ABSTRACT
Objective: A history of placenta-mediated pregnancy complications (PMPCs) increases the risk of cardiovascular disease later in life, possibly related to the persistence of endothelial dysfunction. We performed this study in order to search for a common genetic background shared by women with a history of PMPC and vascular disorders, due to their common pathophysiologic pathway of endothelial dysfunction.
Methods: We analyzed the prevalence of seven polymorphisms in ACE, AGTR1, AGT, and eNOS genes, endothelial-function related, in 290 women with a history of premature cardiovascular events (CVDs), and in 367 women with a history of PMPC (preeclampsia (PE), stillbirth (SB), and small for gestational age (SGA)), compared with 300 healthy women (HW) who delivered after uneventful pregnancy (HW).

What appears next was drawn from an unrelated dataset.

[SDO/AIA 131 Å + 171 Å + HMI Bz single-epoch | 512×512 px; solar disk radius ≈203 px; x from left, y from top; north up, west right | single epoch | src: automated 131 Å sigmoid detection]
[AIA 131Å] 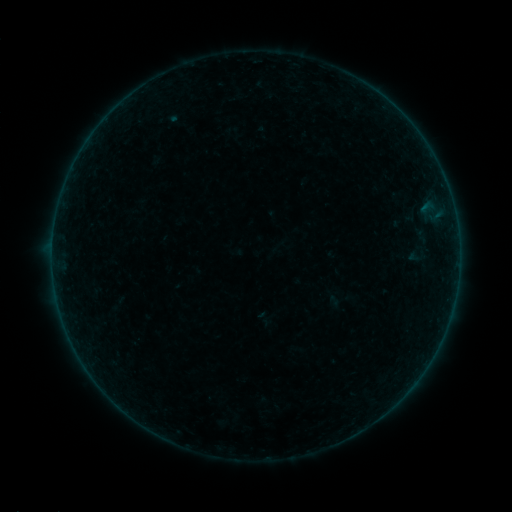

Results: ACE D allele frequency was similar between women with history of CVD and PMPC, and significantly higher than that observed in HW [OR (95% CI) 1.91, p = 0.002, and OR (95% CI) 2.18, p < 0.0001, respectively]. In women carrying ACE-240T or eNOS-786C allele, a two-fold increase in SB susceptibility was evidenced (p = 0.004 and p = 0.005, respectively). Women with a history of SB and premature CVD exhibited a significantly higher unfavorable allelic burden ≥ 3 in comparison to that observed in HW (p < 0.0001 and p = 0.002, respectively).
Conclusions: Our findings demonstrate a common genetic background shared by women with a history of vascular disorders and PMPCs; pregnancy may be considered a window to future cardiovascular risk; therefore, “non-classic” genetic biomarkers of endothelial dysfunction might allow one to identify women who could have a greater benefit for an early cardiovascular screening and prevention.
Declaration of interest
The authors report no conflicts of interest. The authors alone are responsible for the content and writing of the paper.